## SUPPLIED DATA

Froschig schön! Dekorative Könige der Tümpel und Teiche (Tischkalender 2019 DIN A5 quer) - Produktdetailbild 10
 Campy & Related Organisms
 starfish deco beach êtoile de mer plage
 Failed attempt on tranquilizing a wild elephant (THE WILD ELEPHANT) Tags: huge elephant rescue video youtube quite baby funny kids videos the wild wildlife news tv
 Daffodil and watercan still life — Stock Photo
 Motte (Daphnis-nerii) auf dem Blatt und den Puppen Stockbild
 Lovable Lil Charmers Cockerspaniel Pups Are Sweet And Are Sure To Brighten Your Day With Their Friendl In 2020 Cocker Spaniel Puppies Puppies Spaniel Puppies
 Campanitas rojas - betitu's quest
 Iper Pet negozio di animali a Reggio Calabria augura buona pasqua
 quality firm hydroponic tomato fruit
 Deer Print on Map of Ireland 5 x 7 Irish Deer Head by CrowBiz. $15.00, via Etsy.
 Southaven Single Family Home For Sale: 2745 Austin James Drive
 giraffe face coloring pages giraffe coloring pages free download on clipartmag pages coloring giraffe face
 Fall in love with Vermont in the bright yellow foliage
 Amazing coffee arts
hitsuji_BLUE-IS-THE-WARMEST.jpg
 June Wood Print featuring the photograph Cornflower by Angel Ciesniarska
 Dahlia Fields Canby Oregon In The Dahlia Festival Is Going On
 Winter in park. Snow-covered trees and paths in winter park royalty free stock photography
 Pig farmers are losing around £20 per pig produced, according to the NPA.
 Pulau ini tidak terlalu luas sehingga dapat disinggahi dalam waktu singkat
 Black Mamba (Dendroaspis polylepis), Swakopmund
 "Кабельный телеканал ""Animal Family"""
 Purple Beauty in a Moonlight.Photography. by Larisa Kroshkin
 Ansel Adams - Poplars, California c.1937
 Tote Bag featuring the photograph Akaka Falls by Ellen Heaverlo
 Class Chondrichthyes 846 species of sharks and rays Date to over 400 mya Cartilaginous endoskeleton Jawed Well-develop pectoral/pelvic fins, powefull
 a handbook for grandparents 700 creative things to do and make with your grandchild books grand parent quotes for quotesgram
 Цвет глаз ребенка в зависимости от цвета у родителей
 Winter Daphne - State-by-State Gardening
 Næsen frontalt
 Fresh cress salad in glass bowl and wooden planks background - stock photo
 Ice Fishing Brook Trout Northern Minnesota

## PROMPT
Repeat this material verbatim.

## ANSWER AREA
Froschig schön! Dekorative Könige der Tümpel und Teiche (Tischkalender 2019 DIN A5 quer) - Produktdetailbild 10
 Campy & Related Organisms
 starfish deco beach êtoile de mer plage
 Failed attempt on tranquilizing a wild elephant (THE WILD ELEPHANT) Tags: huge elephant rescue video youtube quite baby funny kids videos the wild wildlife news tv
 Daffodil and watercan still life — Stock Photo
 Motte (Daphnis-nerii) auf dem Blatt und den Puppen Stockbild
 Lovable Lil Charmers Cockerspaniel Pups Are Sweet And Are Sure To Brighten Your Day With Their Friendl In 2020 Cocker Spaniel Puppies Puppies Spaniel Puppies
 Campanitas rojas - betitu's quest
 Iper Pet negozio di animali a Reggio Calabria augura buona pasqua
 quality firm hydroponic tomato fruit
 Deer Print on Map of Ireland 5 x 7 Irish Deer Head by CrowBiz. $15.00, via Etsy.
 Southaven Single Family Home For Sale: 2745 Austin James Drive
 giraffe face coloring pages giraffe coloring pages free download on clipartmag pages coloring giraffe face
 Fall in love with Vermont in the bright yellow foliage
 Amazing coffee arts
hitsuji_BLUE-IS-THE-WARMEST.jpg
 June Wood Print featuring the photograph Cornflower by Angel Ciesniarska
 Dahlia Fields Canby Oregon In The Dahlia Festival Is Going On
 Winter in park. Snow-covered trees and paths in winter park royalty free stock photography
 Pig farmers are losing around £20 per pig produced, according to the NPA.
 Pulau ini tidak terlalu luas sehingga dapat disinggahi dalam waktu singkat
 Black Mamba (Dendroaspis polylepis), Swakopmund
 "Кабельный телеканал ""Animal Family"""
 Purple Beauty in a Moonlight.Photography. by Larisa Kroshkin
 Ansel Adams - Poplars, California c.1937
 Tote Bag featuring the photograph Akaka Falls by Ellen Heaverlo
 Class Chondrichthyes 846 species of sharks and rays Date to over 400 mya Cartilaginous endoskeleton Jawed Well-develop pectoral/pelvic fins, powefull
 a handbook for grandparents 700 creative things to do and make with your grandchild books grand parent quotes for quotesgram
 Цвет глаз ребенка в зависимости от цвета у родителей
 Winter Daphne - State-by-State Gardening
 Næsen frontalt
 Fresh cress salad in glass bowl and wooden planks background - stock photo
 Ice Fishing Brook Trout Northern Minnesota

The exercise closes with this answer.